One thing to be aware of if using the filtered output is you want the expect-cells argument from Cell Ranger to match the number of cells you expect to recover based on your experiment. This depends on the experiment and whether you are multiplexing samples / superloading the instrument.

expect-cells: https://support.10xgenomics.com/single-cell-gene-expression/software/pipelines/latest/using/count

see the section "Calling Cell Barcodes" https://support.10xgenomics.com/single-cell-gene-expression/software/pipelines/latest/algorithms/overview

Too low a value here could cause the cell calling algorithm to underestimate the cells in the filtered output (as an extreme example if using the default value of 3000 on an experiment where you sample multiplexed and super-loaded 40,000 cells the algorithm will likely under call cells). That's why the dsb documentation recommended just using the raw output and thresholding however as you have illustrated above, these thresholds can be experiment / panel specific and not obvious. Recommending using the filtered output with the caveat about the expect-cells argument could make it easier for most users.

• edit (previously was looking at the RNA library sizes on plots in first post) @ColeKeenum the analysis looks good, it is hard to infer based on the umaps, but the range of values can sometimes be obscured a bit by a couple high-magnitude outliers. Maybe a histogram or quantile() on proteins will show a majority of cells have lower values after dsb normalization, either way values are basically signal to noise ratios so you can interpret a value of 40 as 40 s.d. greater than the expected noise in unstained controls +/- correction for the technical component if you set denoise.counts = TRUE. You are correct a high value can generally mean low background for a given target. The background / foreground will also depend on how much ADT was pooled into the sequencing library, the read depth etc. It is possible you have lower ambient background, but the analysis you showed looks pretty good with CD4 / CD8 and sounds like the filtered output improved things in your case as well.

[MattPM]

Thanks again for the discussion, as these questions have come up from multiple users in the past, I overhauled the documentation to make things more clear, please check it out in the main readme.

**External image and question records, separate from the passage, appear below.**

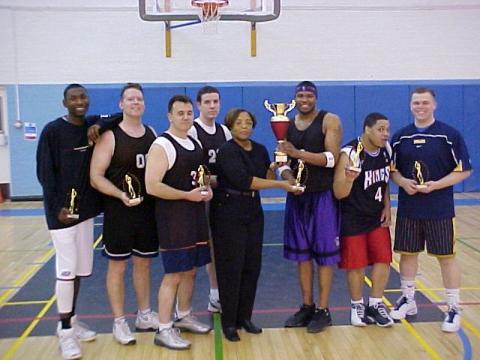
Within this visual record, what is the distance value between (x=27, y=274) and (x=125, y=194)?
2.91m

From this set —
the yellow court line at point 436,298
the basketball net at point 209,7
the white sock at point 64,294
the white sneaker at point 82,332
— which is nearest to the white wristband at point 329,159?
the yellow court line at point 436,298

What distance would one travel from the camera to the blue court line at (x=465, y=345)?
3.76m

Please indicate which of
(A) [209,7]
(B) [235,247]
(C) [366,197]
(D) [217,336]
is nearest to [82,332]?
(D) [217,336]

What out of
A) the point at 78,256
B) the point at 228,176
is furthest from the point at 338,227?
the point at 78,256

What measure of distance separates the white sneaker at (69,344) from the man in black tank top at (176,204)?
540 millimetres

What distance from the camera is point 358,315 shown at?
169 inches

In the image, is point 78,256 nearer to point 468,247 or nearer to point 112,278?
point 112,278

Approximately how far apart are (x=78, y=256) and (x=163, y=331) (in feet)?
2.61

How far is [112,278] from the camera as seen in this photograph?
13.1ft

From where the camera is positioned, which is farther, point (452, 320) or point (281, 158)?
point (452, 320)

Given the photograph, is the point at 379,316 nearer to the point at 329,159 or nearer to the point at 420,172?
the point at 420,172

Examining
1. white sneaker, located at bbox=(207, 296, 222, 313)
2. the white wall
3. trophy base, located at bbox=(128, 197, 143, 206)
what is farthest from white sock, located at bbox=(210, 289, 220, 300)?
the white wall

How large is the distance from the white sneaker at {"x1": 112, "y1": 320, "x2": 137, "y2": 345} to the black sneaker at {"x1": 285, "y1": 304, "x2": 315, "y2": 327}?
119 cm

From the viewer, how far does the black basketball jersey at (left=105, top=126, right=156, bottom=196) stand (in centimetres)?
383
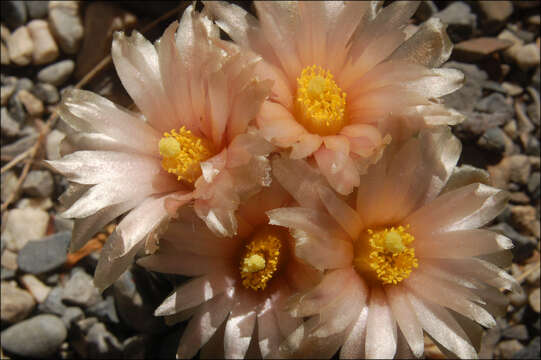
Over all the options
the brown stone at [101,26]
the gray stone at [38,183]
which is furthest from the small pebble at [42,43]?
A: the gray stone at [38,183]

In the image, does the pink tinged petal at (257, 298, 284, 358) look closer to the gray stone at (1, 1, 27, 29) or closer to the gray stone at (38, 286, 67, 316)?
the gray stone at (38, 286, 67, 316)

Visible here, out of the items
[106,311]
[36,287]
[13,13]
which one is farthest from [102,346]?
[13,13]

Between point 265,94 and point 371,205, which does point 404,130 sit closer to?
point 371,205

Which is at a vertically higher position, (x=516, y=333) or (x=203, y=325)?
(x=203, y=325)

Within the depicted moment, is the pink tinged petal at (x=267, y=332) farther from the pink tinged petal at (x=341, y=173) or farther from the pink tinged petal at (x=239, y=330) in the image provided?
the pink tinged petal at (x=341, y=173)

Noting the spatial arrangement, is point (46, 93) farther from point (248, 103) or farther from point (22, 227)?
point (248, 103)

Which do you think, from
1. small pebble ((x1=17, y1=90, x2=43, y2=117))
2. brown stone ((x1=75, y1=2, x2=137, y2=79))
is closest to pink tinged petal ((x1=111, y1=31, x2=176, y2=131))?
brown stone ((x1=75, y1=2, x2=137, y2=79))
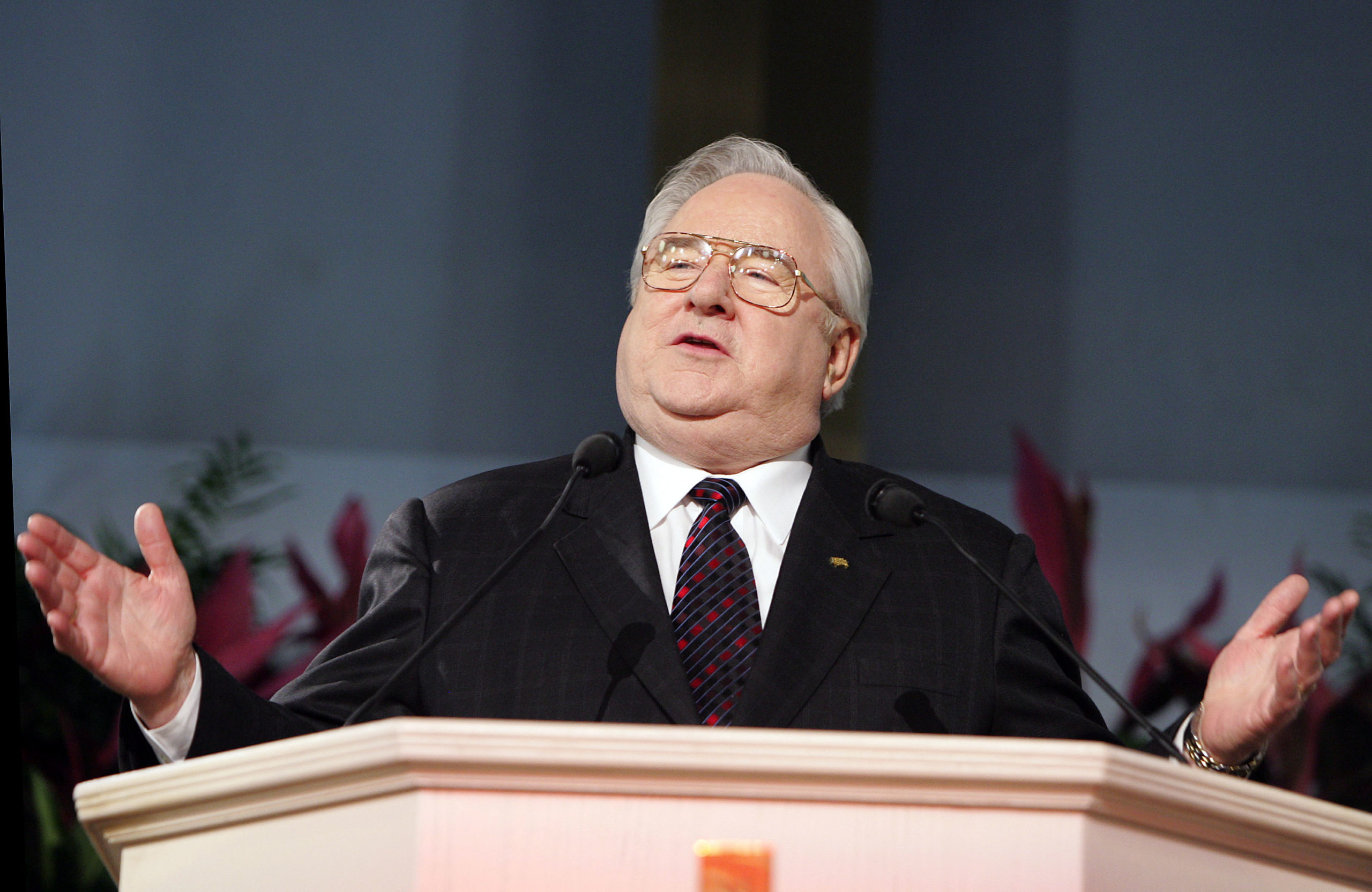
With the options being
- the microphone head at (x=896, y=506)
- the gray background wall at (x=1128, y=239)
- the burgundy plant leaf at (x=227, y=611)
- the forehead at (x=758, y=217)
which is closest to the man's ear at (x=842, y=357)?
the forehead at (x=758, y=217)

Since most users are using Cell Ranger, I made the default preprocessing pipeline use the cells called by Cell Ranger's droplet filtering method (the filtered output), which the EmptyDrops method (Lun et al). Background is then estimated from the raw and both background and cell containing matrices are further QCd prior to dsb.

[ColeKeenum]

Thank you so much for the updated information! I will be using the denoising feature and also checking to remove any unused proteins (I have already been doing this). Based on the updated documentation, I did not realize that PCA may not be necessary for clustering the DSB values. I will try this on my dataset and report back.